Once you’ve picked out the people, that’s where the real fun begins. First you’ll have to ask them to look at your money. Of course, this can get weird. I recommend that you explain your goals first. “I’m looking for some stewardship-minded folks who can help me deploy the resources I’ve got to the greatest possible effect, and I have a hunch that you’d fit the bill nicely”. Usually, if they agree to the deal, you’ll want to form a reciprocal relationship. It’s not an absolute requirement, but since you’re looking for deep community I’d think long and hard whether the person is a good choice if they don’t see enough value in this to reciprocate the openness.

Now that you’ve got a taker (look for at least a couple of families, eventually), show these people your toolbox. Budgets, salaries, goals… we want people who can dream with us, provide guardrails for us and encourage us to go full steam ahead when the LORD speaks about how we are to be deploying dollars. Prepare for your time with your board members. Create easily digestible summary views that show where your money is going, and highlight big decisions that are coming up. I’d recommend at least touching base with each of your board members a couple of times per year. As with any accountability group arrangement, this doesn’t work at all if you hold back, so spend most of your time picking the right people with whom you can become an open book and then fill your financial universe with light!

Having several people know the gritty detail of your money situation will take some work, but there are great benefits! Among them:

  • Peace when you need to make big moves because you’re going on more than the hunches of you and your spouse.
  • Access to the wisdom and council of others whom you’ve judged as wise. In business settings your board members often will introduce you to the perfect people when their expertise may not cover a question that arises. Your family’s money board can do the same thing (“Oh you’re thinking about investing in a goat farm? Let me introduce you to my buddy Shmuel. He runs goats like a pro!”).
  • You’ll find yourself a touch more circumspect about the decisions you make because you’ll know that others will be reviewing those decisions with you later.
  • Your children will see you giving the finger to cultural norms around money and this will communicate in just one more way that you’re not being led by those norms. I’ve had many a good chat with my eldest daughter about why we meet with other families who get to offer advice and correction to us concerning the money that we steward.

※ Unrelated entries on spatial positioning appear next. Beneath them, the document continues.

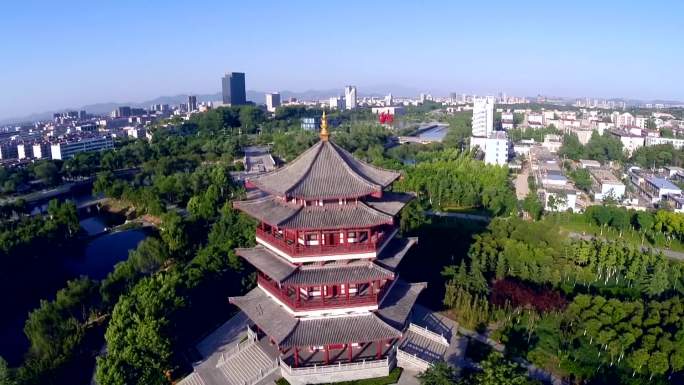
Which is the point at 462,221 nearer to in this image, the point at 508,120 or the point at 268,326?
the point at 268,326

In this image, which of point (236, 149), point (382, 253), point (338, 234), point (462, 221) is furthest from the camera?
point (236, 149)

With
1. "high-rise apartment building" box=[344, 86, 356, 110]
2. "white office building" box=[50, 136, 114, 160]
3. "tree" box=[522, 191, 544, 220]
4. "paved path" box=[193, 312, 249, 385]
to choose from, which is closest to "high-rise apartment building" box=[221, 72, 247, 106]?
"high-rise apartment building" box=[344, 86, 356, 110]

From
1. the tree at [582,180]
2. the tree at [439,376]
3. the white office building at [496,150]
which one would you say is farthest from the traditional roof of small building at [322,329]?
the white office building at [496,150]

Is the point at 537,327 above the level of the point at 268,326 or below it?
below

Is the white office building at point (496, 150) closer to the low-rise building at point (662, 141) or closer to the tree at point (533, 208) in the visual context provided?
the tree at point (533, 208)

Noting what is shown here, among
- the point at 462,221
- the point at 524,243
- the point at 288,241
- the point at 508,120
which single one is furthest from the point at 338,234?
the point at 508,120

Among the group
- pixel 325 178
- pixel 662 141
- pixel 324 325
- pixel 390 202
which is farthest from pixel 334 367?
pixel 662 141

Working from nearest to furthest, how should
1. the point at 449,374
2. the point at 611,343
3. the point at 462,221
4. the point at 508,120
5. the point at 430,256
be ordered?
the point at 449,374 < the point at 611,343 < the point at 430,256 < the point at 462,221 < the point at 508,120

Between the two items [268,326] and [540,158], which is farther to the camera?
[540,158]
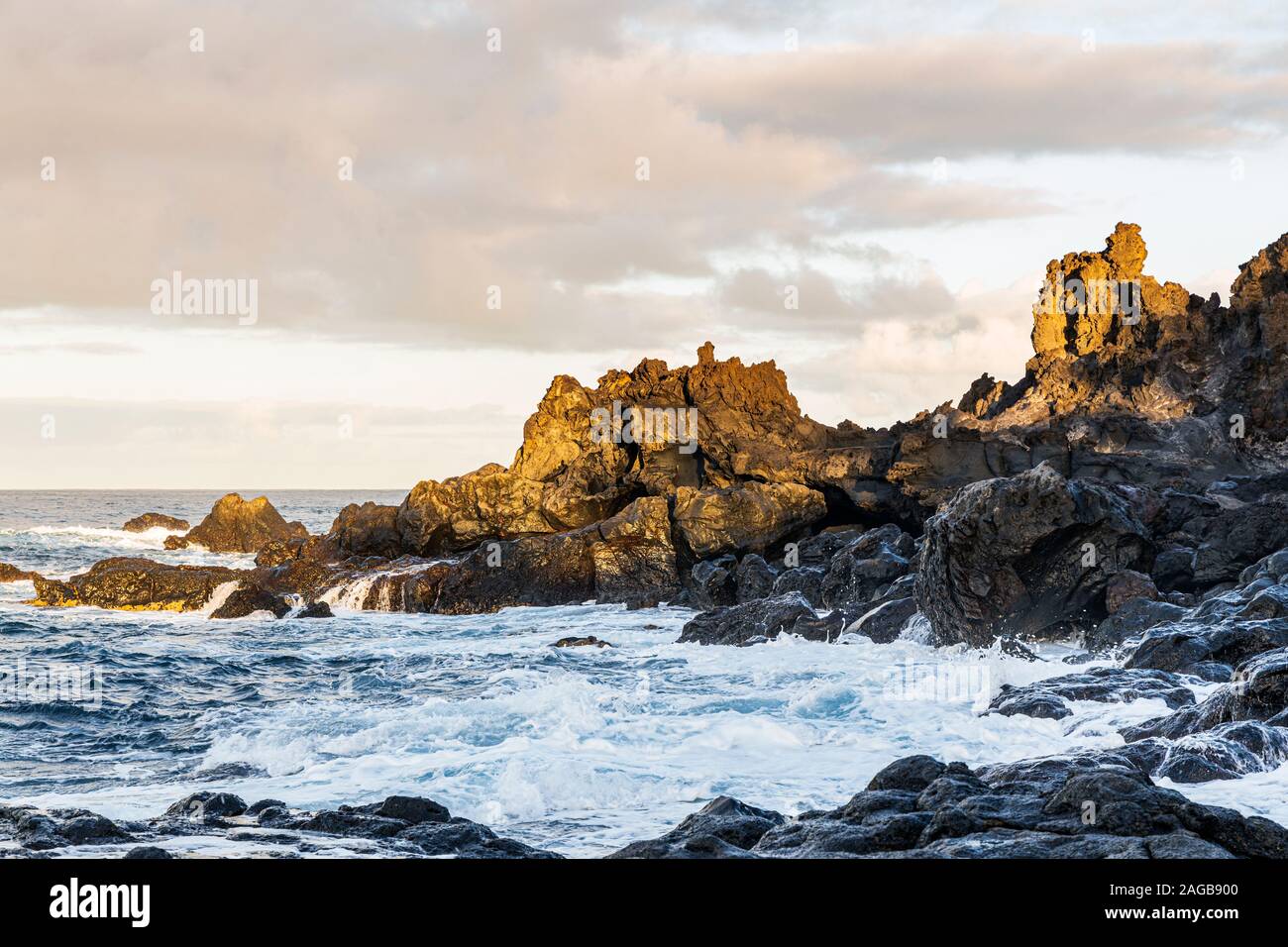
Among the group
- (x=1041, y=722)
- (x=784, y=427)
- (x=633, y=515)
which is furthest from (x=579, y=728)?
(x=784, y=427)

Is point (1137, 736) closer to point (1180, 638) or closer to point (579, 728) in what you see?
point (1180, 638)

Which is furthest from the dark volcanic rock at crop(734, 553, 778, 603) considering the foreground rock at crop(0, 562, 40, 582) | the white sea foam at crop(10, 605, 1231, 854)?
the foreground rock at crop(0, 562, 40, 582)

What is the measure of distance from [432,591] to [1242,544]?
2294 centimetres

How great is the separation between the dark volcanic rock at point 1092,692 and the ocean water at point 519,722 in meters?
0.32

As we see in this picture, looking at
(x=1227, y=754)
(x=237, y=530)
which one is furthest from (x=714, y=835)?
(x=237, y=530)

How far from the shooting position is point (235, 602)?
34344 mm

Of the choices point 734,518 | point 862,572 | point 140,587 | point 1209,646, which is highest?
point 734,518

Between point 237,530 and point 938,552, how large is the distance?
5000 centimetres

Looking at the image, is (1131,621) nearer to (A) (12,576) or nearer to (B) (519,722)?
(B) (519,722)

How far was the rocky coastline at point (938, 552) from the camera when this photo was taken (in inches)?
354

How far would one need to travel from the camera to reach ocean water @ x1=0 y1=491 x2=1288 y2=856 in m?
12.4

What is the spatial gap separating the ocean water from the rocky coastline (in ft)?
3.73

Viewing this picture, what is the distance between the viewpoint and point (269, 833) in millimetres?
9977

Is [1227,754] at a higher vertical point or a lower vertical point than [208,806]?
higher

I’ve experienced each of the above in real life. I walked out of a car dealership once saying OUT LOUD to myself, “If I buy this stupid fancy car I’ll never be able to show my face to the families that are going to be combing through our budget in a few weeks”. I’ve also had a friend look at my monthly grocery spend, which I was QUITE proud of having chopped to the bare minimum, and say, “you know this is almost at out of control levels right?” Again, comparing ourselves to the high-spending medical crew had given us the sense that we were doing pretty great. A wise outsider was able to provide correction that would not have occurred unless we made it happen on purpose in this way. Go create a board for yourself and let us know what works, how you structure your meetings, and how these people are saving your bacon on the regular!